# [RECORD LIST]

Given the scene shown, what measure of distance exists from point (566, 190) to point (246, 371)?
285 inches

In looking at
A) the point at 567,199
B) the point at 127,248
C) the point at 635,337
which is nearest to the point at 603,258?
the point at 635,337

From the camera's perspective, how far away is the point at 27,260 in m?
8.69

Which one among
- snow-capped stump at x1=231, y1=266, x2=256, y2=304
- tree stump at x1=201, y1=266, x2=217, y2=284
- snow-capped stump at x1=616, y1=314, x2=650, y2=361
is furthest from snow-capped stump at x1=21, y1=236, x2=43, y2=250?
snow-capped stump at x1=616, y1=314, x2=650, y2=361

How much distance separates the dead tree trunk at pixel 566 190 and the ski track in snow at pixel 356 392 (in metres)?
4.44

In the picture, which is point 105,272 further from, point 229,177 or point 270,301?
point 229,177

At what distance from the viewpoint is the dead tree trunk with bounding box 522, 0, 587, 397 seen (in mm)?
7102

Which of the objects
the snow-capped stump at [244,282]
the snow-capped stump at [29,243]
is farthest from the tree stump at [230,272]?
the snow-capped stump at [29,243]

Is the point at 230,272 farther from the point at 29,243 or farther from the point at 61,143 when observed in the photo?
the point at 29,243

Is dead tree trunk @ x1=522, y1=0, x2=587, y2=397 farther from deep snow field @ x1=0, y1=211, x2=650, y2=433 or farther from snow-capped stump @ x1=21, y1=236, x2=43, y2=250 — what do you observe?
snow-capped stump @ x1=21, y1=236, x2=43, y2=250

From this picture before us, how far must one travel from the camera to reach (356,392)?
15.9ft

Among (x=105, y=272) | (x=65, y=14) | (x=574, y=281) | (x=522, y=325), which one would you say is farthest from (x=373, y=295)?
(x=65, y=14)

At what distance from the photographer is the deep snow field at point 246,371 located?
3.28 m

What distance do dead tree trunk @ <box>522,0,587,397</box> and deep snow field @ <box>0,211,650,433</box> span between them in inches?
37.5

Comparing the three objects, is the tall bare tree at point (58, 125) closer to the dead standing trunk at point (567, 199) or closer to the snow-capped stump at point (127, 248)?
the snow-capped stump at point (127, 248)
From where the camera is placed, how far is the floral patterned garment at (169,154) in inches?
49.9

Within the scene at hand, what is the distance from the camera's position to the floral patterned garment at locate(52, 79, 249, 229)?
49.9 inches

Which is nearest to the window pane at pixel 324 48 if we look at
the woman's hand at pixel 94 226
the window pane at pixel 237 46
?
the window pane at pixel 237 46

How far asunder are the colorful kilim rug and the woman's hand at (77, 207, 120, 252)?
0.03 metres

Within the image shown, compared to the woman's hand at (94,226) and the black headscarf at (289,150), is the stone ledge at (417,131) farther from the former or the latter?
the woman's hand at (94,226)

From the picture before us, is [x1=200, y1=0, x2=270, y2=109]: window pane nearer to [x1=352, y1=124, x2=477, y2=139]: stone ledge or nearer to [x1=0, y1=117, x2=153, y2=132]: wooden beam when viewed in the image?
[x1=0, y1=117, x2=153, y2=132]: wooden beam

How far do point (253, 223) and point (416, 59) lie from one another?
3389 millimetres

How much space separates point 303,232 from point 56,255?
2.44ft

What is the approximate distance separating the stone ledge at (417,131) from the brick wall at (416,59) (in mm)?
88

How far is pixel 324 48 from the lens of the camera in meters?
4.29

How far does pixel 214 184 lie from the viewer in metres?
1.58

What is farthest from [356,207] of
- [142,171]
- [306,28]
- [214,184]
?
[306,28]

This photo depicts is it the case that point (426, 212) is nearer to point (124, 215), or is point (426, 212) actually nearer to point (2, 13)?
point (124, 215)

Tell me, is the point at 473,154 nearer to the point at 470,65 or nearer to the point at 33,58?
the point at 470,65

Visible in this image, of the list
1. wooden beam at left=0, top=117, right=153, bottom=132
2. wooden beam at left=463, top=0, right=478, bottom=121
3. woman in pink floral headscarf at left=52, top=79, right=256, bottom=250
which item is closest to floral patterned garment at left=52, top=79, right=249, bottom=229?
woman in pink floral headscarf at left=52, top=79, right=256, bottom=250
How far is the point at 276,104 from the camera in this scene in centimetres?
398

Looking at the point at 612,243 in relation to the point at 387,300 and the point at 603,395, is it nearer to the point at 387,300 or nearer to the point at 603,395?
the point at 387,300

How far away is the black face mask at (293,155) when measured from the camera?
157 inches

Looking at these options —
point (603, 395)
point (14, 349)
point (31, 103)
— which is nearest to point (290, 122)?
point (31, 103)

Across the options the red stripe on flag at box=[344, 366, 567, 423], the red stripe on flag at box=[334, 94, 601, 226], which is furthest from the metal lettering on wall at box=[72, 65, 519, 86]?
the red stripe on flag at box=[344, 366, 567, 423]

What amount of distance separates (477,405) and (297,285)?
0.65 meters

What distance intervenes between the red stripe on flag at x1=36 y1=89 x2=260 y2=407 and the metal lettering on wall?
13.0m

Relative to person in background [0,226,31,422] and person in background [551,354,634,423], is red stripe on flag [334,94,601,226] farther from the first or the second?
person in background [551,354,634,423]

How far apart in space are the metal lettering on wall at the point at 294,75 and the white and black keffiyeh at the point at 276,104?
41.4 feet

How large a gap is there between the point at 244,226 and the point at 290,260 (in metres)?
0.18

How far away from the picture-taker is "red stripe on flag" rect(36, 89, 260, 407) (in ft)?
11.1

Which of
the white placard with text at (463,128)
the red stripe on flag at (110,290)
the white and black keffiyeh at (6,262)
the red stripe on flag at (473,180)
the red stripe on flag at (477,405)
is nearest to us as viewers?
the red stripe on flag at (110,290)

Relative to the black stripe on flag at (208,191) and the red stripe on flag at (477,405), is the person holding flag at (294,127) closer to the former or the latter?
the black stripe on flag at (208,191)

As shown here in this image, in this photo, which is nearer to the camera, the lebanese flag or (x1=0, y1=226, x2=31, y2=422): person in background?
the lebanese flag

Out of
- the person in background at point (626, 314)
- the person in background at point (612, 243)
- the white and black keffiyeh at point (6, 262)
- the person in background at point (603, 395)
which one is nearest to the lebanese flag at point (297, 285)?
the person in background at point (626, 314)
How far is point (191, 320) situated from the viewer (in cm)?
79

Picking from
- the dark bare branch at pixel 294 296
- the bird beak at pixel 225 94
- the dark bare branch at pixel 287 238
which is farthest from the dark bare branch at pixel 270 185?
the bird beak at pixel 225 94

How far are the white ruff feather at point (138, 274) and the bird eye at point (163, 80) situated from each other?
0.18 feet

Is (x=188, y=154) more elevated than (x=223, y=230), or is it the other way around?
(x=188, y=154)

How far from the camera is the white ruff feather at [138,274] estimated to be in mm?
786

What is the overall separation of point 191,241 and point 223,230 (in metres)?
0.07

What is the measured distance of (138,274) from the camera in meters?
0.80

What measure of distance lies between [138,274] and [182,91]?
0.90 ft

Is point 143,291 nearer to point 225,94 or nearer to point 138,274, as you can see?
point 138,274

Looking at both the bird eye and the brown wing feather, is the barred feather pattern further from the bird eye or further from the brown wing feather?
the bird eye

# [GIVEN EXERCISE]
Please copy all of the data above word for word, from the first line to the last.

# [COMPLETE RESPONSE]
Given the scene shown, what measure of distance exists from point (566, 190) to point (246, 371)?
285 inches

In looking at
A) the point at 567,199
B) the point at 127,248
C) the point at 635,337
which is nearest to the point at 603,258?
the point at 635,337

From the camera's perspective, how far away is the point at 27,260 in m?
8.69

Which one among
- snow-capped stump at x1=231, y1=266, x2=256, y2=304
- tree stump at x1=201, y1=266, x2=217, y2=284
- snow-capped stump at x1=616, y1=314, x2=650, y2=361
is furthest from snow-capped stump at x1=21, y1=236, x2=43, y2=250?
snow-capped stump at x1=616, y1=314, x2=650, y2=361

How much distance separates the dead tree trunk at pixel 566 190 and the ski track in snow at pixel 356 392 (in metres)?
4.44

In the picture, which is point 105,272 further from, point 229,177 or point 270,301?
point 229,177

At what distance from the viewpoint is the dead tree trunk with bounding box 522, 0, 587, 397 seen (in mm)?
7102

Which of the objects
the snow-capped stump at [244,282]
the snow-capped stump at [29,243]
is farthest from the tree stump at [230,272]?
the snow-capped stump at [29,243]

Is the point at 230,272 farther from the point at 29,243 or farther from the point at 61,143 when observed in the photo?
the point at 29,243

Is dead tree trunk @ x1=522, y1=0, x2=587, y2=397 farther from deep snow field @ x1=0, y1=211, x2=650, y2=433 or farther from snow-capped stump @ x1=21, y1=236, x2=43, y2=250 — what do you observe?
snow-capped stump @ x1=21, y1=236, x2=43, y2=250

From this picture before us, how far must one travel from the camera to reach (356,392)?
15.9ft

Among (x=105, y=272) | (x=65, y=14) | (x=574, y=281) | (x=522, y=325), which one would you say is farthest from (x=373, y=295)?
(x=65, y=14)

At what distance from the photographer is the deep snow field at point 246,371 located?
3.28 m

What distance do dead tree trunk @ <box>522,0,587,397</box> and deep snow field @ <box>0,211,650,433</box> span between them in inches?
37.5

Comparing the three objects, is the tall bare tree at point (58, 125) closer to the dead standing trunk at point (567, 199) or closer to the snow-capped stump at point (127, 248)?
the snow-capped stump at point (127, 248)
From where the camera is placed, how far is the floral patterned garment at (169,154) in inches?
49.9

Within the scene at hand, what is the distance from the camera's position to the floral patterned garment at locate(52, 79, 249, 229)?
49.9 inches

Which is nearest to the window pane at pixel 324 48 if we look at
the woman's hand at pixel 94 226
the window pane at pixel 237 46
?
the window pane at pixel 237 46

How far asunder are the colorful kilim rug and the woman's hand at (77, 207, 120, 252)?
0.03 metres

Within the image shown, compared to the woman's hand at (94,226) and the black headscarf at (289,150), is the stone ledge at (417,131) farther from the former or the latter?
the woman's hand at (94,226)

From the picture before us, is [x1=200, y1=0, x2=270, y2=109]: window pane nearer to [x1=352, y1=124, x2=477, y2=139]: stone ledge or nearer to [x1=0, y1=117, x2=153, y2=132]: wooden beam when viewed in the image?
[x1=0, y1=117, x2=153, y2=132]: wooden beam

How far do point (253, 223) and point (416, 59) lie from one another?
3389 millimetres

How much space separates point 303,232 from point 56,255?
2.44ft

What is the approximate distance separating the stone ledge at (417,131) from the brick wall at (416,59) (in mm)?
88

How far is pixel 324 48 from the lens of the camera in meters?
4.29

How far does pixel 214 184 lie from the viewer in metres?
1.58

What is farthest from [356,207] of
- [142,171]
- [306,28]
- [214,184]
?
[306,28]

This photo depicts is it the case that point (426, 212) is nearer to point (124, 215), or is point (426, 212) actually nearer to point (2, 13)?
point (124, 215)

Tell me, is the point at 473,154 nearer to the point at 470,65 or nearer to the point at 33,58?
the point at 470,65

Visible in this image, of the list
1. wooden beam at left=0, top=117, right=153, bottom=132
2. wooden beam at left=463, top=0, right=478, bottom=121
3. woman in pink floral headscarf at left=52, top=79, right=256, bottom=250
which item is closest to floral patterned garment at left=52, top=79, right=249, bottom=229?
woman in pink floral headscarf at left=52, top=79, right=256, bottom=250
How far is the point at 276,104 from the camera in this scene in centimetres?
398

Looking at the point at 612,243 in relation to the point at 387,300 and the point at 603,395, is it nearer to the point at 387,300 or nearer to the point at 603,395?
the point at 387,300

How far away is the black face mask at (293,155) when measured from the camera?
157 inches

Looking at these options —
point (603, 395)
point (14, 349)
point (31, 103)
— which is nearest to point (290, 122)?
point (31, 103)

Across the options the red stripe on flag at box=[344, 366, 567, 423], the red stripe on flag at box=[334, 94, 601, 226], which is furthest from the metal lettering on wall at box=[72, 65, 519, 86]?
the red stripe on flag at box=[344, 366, 567, 423]

What amount of distance separates (477,405) and (297,285)?
0.65 meters

What distance intervenes between the red stripe on flag at x1=36 y1=89 x2=260 y2=407 and the metal lettering on wall?
13.0m

Relative to person in background [0,226,31,422] and person in background [551,354,634,423], is red stripe on flag [334,94,601,226] farther from the first or the second?
person in background [551,354,634,423]

How far apart in space are the metal lettering on wall at the point at 294,75 and the white and black keffiyeh at the point at 276,104?
41.4 feet

How large a gap is there between the point at 244,226 and the point at 290,260 (in metres)?
0.18

How far away from the picture-taker is "red stripe on flag" rect(36, 89, 260, 407) (in ft)?
11.1

Which of
the white placard with text at (463,128)
the red stripe on flag at (110,290)
the white and black keffiyeh at (6,262)
the red stripe on flag at (473,180)
the red stripe on flag at (477,405)
is nearest to us as viewers?
the red stripe on flag at (110,290)

Relative to the black stripe on flag at (208,191) and the red stripe on flag at (477,405), is the person holding flag at (294,127) closer to the former or the latter?
the black stripe on flag at (208,191)

As shown here in this image, in this photo, which is nearer to the camera, the lebanese flag or (x1=0, y1=226, x2=31, y2=422): person in background?
the lebanese flag

Out of
- the person in background at point (626, 314)
- the person in background at point (612, 243)
- the white and black keffiyeh at point (6, 262)
- the person in background at point (603, 395)
which one is nearest to the lebanese flag at point (297, 285)?
the person in background at point (626, 314)
How far is point (191, 320) situated from the viewer (in cm)?
79

Picking from
- the dark bare branch at pixel 294 296
- the bird beak at pixel 225 94
- the dark bare branch at pixel 287 238
which is farthest from the dark bare branch at pixel 270 185?
the bird beak at pixel 225 94

How far are the white ruff feather at point (138, 274) and the bird eye at point (163, 80) situated from each other?
0.18 feet

Is (x=188, y=154) more elevated than (x=223, y=230), or is it the other way around?
(x=188, y=154)

How far from the camera is the white ruff feather at [138,274] estimated to be in mm?
786

What is the overall separation of point 191,241 and point 223,230 (in metres)?
0.07

What is the measured distance of (138,274) from the camera in meters?
0.80

What measure of distance lies between [138,274] and [182,91]?
0.90 ft

Is point 143,291 nearer to point 225,94 or nearer to point 138,274, as you can see?
point 138,274

Looking at both the bird eye and the brown wing feather, is the barred feather pattern further from the bird eye or further from the brown wing feather?
the bird eye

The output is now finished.